March 26, 2025, 8:30 AM UTC

How Can GenAI Improve My Transfer Pricing Process?

Can generative artificial intelligence (GenAI) improve my transfer pricing process?

The answer is obviously yes. Right? I think so. Yes, definitely…but…how exactly?

These may be some of the thoughts running through your head when you hear about how GenAI and all its new glory is transforming the business world. It seems obvious that the latest technology, the one everyone is talking about, must be able to benefit you in your day-to-day tasks and operations. But when it comes down to really figuring out how GenAI can practically solve your real-world problems, sometimes it is hard to know where to start. The good news is that the fundamentals of process improvement can still be applied, with GenAI serving as an additional tool to help eliminate “waste” (i.e., any activity that does not add value) and optimize your transfer pricing processes.

GenAI is an evolving and dynamic technological force that is quickly changing the way we work, however it can still be unclear how to best integrate its strengths effectively into your business. Using a process improvement approach is an excellent way to identify where the strengths of this new technology can be aligned to meet the pain points in existing transfer pricing processes and ultimately increase efficiency. In this article, we discuss some of the questions and points to consider when using GenAI in your work. We suggest a three-step approach: Define, Discover, and Solve. We also highlight some of the struggles and the opportunities that GenAI presents.

What Is GenAI and Why Is It Different?

GenAI, at its core, is a system capable of creating new content, predictions, or solutions based on the data it has been fed.
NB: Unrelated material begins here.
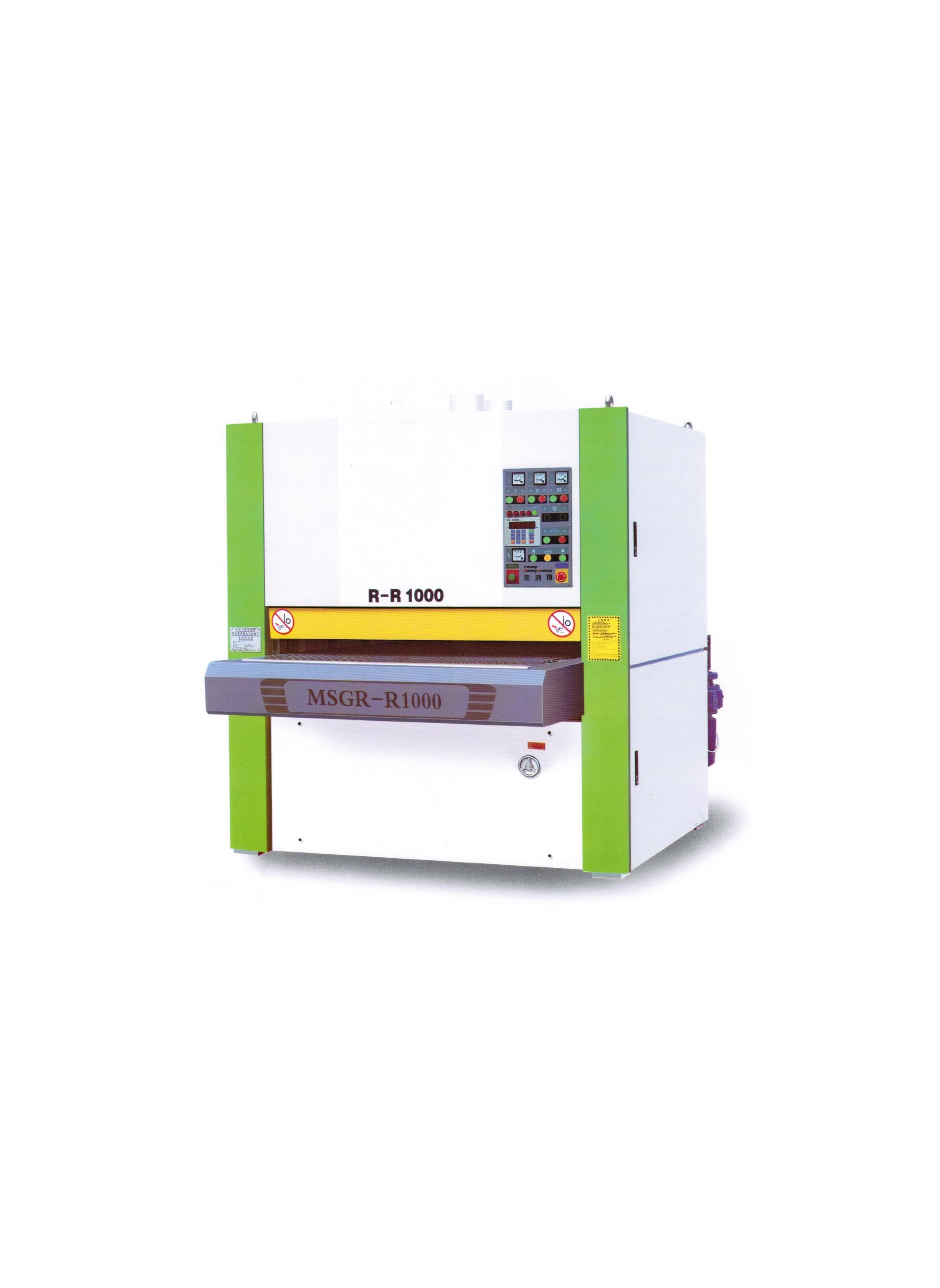 Lacquered Sanding Machine R-R1000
It’s a game-changer for tax departments because of its potential to streamline operations, augment efforts on rudimentary tasks, and make sophisticated predictions that can inform human decision-making. However, these advantages are balanced by challenges such as ensuring data quality, managing system complexity, and aligning AI capabilities with departmental objectives and processes. In addition, since GenAI is a probabilistic system, versus deterministic like most other technologies used in the tax department, there are unique considerations in where and how to integrate GenAI into your transfer pricing processes.

The fact is, GenAI is actually a big term that encompasses a lot of tools and capabilities. And while that might be overwhelming or intimidating at first, one thing that differentiates GenAI from other powerful technologies is that to get started, there are relatively low barriers to entry for a majority of users. The ability to interact with GenAI tools in one’s “natural language”, that is, users are not required to learn a new programming language to start using the technology, means that almost anyone can pick up GenAI tools like ChatGPT, Gemini, or CoPilot and start using them intuitively with very little experience to perform simple tasks that provide marginal benefit. Greater and more complex problems can also be tackled using Gen AI, but requires more concerted efforts put into the training, prompt engineering, and thoughtful integration. Just how much to invest in these efforts versus the potential benefit they can provide is a strategic decision that tax departments, with increasingly limited resources, are having to make.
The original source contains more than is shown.